TEXTO DA PÁGINA —
++++++++

Geopolítica da Nuclearidade e a mineração
de urânio na Bahia
Desde os anos 1980, a
confiança de que a tecnociência, por si só – independente de interferências
sociais e políticas – conduziria as sociedades humanas ao desenvolvimento e ao
progresso vem sendo discutida por certas vertentes das Ciências Sociais e pelos
Estudos Sociais da Ciência e Tecnologia. Embora reconheçam os benefícios da
ciência e tecnologia, abordagens críticas destacam os efeitos colaterais das
práticas tecnocientíficas.
No artigo
“Provincializando a Sociedade de Risco: uma Análise a partir da Geopolítica da
Nuclearidade”, o prof. Bruno Lucas Saliba de Paula, fez um estudo crítico da
literatura sobre a “sociedade de risco” (Beck, 2011) e a “modernização
reflexiva” (Beck, 1997) para discutir a distribuição desigual de riscos
ambientais, que resulta em injustiças ambientais (Porto, 2007). O estudo aborda
a “geopolítica da nuclearidade” (Hecht, 2012), que trata da admissão da
periculosidade das atividades atômicas dependendo do local de sua ocorrência.
Nos países pobres, a
extração e o beneficiamento de urânio são consideradas menos perigosos e menos
dignos de cuidados específicos do que a geração de energia em usinas nucleares,
mais presentes em países ricos. Mesmo expostos a consideráveis riscos radiológicos,
trabalhadores da mineração têm menos proteção ocupacional do que aqueles das
usinas. Isto aumenta a vulnerabilidade das populações de regiões periféricas,
expostas a práticas “menos nucleares”, enquanto potencializa a segurança dos
cidadãos dos países centrais, onde acontecem atividades tidas como “nucleares”,
que requerem precauções.
O estudo do prof.

++++++++

TRECHO DOS DADOS —
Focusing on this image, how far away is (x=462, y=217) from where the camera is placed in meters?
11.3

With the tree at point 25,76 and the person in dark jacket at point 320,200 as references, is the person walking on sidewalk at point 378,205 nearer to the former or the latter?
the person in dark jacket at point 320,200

++++++++

INSTRUÇÕES DA TAREFA — Segundo o texto sobre a mineração de urânio na Bahia, por que aumenta a vulnerabilidade das populações de regiões periféricas? Responda em até três frases.

RESPOSTA — Nos países pobres, a extração e o beneficiamento de urânio são considerados menos perigosos e menos dignos de cuidados específicos do que a geração de energia em usinas nucleares. Por isso, os trabalhadores da mineração têm menos proteção ocupacional do que os das usinas, mesmo expostos a consideráveis riscos radiológicos. Isso aumenta a vulnerabilidade dessas populações, expostas a práticas tidas como "menos nucleares".